WHAT YOU ARE ASKED TO DO → Rewrite every line of the items below as a numbered list, skipping blank lines and leaving the pictures out.

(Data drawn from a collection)

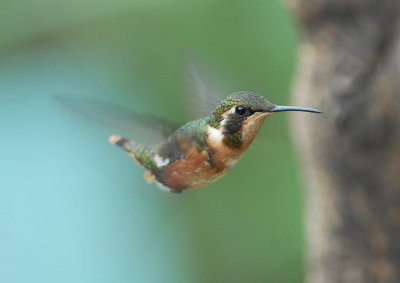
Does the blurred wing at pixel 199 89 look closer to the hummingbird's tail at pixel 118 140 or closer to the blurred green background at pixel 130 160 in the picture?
the hummingbird's tail at pixel 118 140

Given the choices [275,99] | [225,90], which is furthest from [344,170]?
[225,90]

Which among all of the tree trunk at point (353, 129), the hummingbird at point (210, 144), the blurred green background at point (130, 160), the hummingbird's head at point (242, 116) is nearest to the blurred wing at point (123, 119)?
the hummingbird at point (210, 144)

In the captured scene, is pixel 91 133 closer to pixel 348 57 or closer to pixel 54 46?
pixel 54 46

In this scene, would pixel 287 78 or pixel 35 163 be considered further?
pixel 35 163

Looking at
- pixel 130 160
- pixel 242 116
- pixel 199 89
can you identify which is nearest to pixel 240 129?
pixel 242 116

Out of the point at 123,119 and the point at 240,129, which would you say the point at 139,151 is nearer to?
the point at 123,119

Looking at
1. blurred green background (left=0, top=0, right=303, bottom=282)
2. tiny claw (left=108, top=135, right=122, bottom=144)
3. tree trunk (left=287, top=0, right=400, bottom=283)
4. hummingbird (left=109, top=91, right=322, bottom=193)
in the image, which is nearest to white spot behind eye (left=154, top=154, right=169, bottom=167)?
hummingbird (left=109, top=91, right=322, bottom=193)
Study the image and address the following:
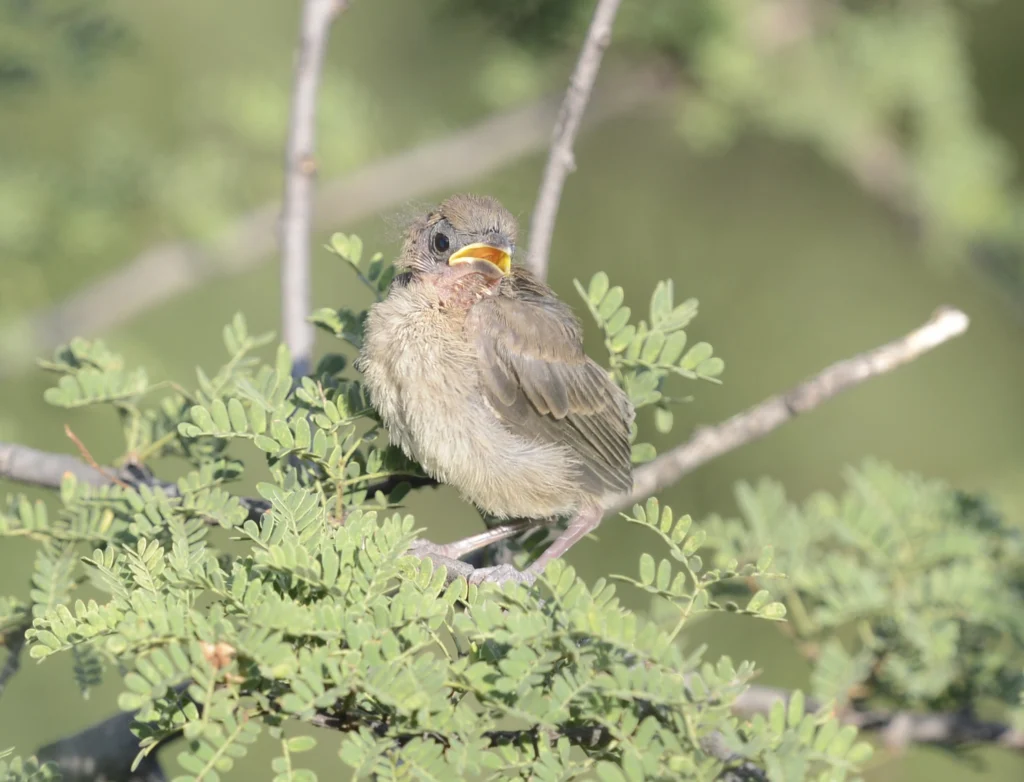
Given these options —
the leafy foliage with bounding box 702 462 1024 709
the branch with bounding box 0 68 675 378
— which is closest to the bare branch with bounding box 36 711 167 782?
the leafy foliage with bounding box 702 462 1024 709

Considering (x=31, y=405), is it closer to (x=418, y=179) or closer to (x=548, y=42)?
(x=418, y=179)

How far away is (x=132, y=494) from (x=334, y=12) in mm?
1558

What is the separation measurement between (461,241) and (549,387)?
429 millimetres

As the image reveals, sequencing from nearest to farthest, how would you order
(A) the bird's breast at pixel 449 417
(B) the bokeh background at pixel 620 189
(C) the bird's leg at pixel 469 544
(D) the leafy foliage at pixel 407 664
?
(D) the leafy foliage at pixel 407 664 < (A) the bird's breast at pixel 449 417 < (C) the bird's leg at pixel 469 544 < (B) the bokeh background at pixel 620 189

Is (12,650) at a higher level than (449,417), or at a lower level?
lower

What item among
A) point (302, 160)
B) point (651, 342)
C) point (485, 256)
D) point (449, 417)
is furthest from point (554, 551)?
point (302, 160)

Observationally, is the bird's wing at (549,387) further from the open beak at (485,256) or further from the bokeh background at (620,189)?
the bokeh background at (620,189)

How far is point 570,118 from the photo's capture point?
2.91m

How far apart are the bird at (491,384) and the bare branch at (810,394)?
172 millimetres

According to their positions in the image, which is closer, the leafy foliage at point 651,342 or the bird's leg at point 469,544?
the leafy foliage at point 651,342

TASK RESPONSE →
1. Does the blurred wing at pixel 199 89 look closer to the hummingbird's tail at pixel 118 140 or closer to the blurred green background at pixel 130 160 in the picture?
2. the hummingbird's tail at pixel 118 140
3. Given the choices [275,99] | [225,90], which is furthest from [344,170]?
4. [225,90]
5. Which among all of the tree trunk at point (353, 129), the hummingbird at point (210, 144), the blurred green background at point (130, 160), the hummingbird's head at point (242, 116) is nearest to the blurred wing at point (123, 119)?
6. the hummingbird at point (210, 144)
7. In the captured scene, is pixel 91 133 closer to pixel 348 57 or closer to pixel 54 46?
8. pixel 54 46
9. In this scene, would pixel 287 78 or pixel 35 163 be considered further?
10. pixel 35 163
11. Looking at
12. - pixel 130 160
13. - pixel 242 116
14. - pixel 199 89
15. can you identify which is nearest to pixel 240 129?
16. pixel 242 116
17. Out of the point at 123,119 and the point at 240,129, which would you say the point at 139,151 is nearer to?
18. the point at 123,119
19. Looking at
20. 1. blurred green background (left=0, top=0, right=303, bottom=282)
21. 2. tiny claw (left=108, top=135, right=122, bottom=144)
22. 3. tree trunk (left=287, top=0, right=400, bottom=283)
23. 4. hummingbird (left=109, top=91, right=322, bottom=193)
24. in the image, which is nearest to white spot behind eye (left=154, top=154, right=169, bottom=167)?
25. hummingbird (left=109, top=91, right=322, bottom=193)
26. Study the image and address the following:
27. Given these options —
28. the leafy foliage with bounding box 702 462 1024 709
29. the branch with bounding box 0 68 675 378
30. — which is closest to the bare branch with bounding box 36 711 167 782?
31. the leafy foliage with bounding box 702 462 1024 709
32. Considering (x=31, y=405), is it closer to (x=418, y=179) or closer to (x=548, y=42)?
33. (x=418, y=179)
34. How far away is (x=132, y=494) from (x=334, y=12) in mm?
35. 1558
36. What is the separation measurement between (461,241) and (549,387)?
37. 429 millimetres
38. As the image reveals, sequencing from nearest to farthest, how would you order
39. (A) the bird's breast at pixel 449 417
40. (B) the bokeh background at pixel 620 189
41. (C) the bird's leg at pixel 469 544
42. (D) the leafy foliage at pixel 407 664
43. ?
44. (D) the leafy foliage at pixel 407 664 < (A) the bird's breast at pixel 449 417 < (C) the bird's leg at pixel 469 544 < (B) the bokeh background at pixel 620 189
45. Is (12,650) at a higher level than (449,417), or at a lower level?
46. lower
47. What item among
48. A) point (302, 160)
49. B) point (651, 342)
50. C) point (485, 256)
51. D) point (449, 417)
52. is furthest from point (554, 551)?
53. point (302, 160)
54. Observationally, is the bird's wing at (549,387) further from the open beak at (485,256) or further from the bokeh background at (620,189)?
55. the bokeh background at (620,189)
56. How far is point 570,118 from the photo's capture point?
57. 2.91m
58. How far apart are the bird at (491,384) and the bare branch at (810,394)?
59. 172 millimetres
60. According to their positions in the image, which is closer, the leafy foliage at point 651,342 or the bird's leg at point 469,544?
61. the leafy foliage at point 651,342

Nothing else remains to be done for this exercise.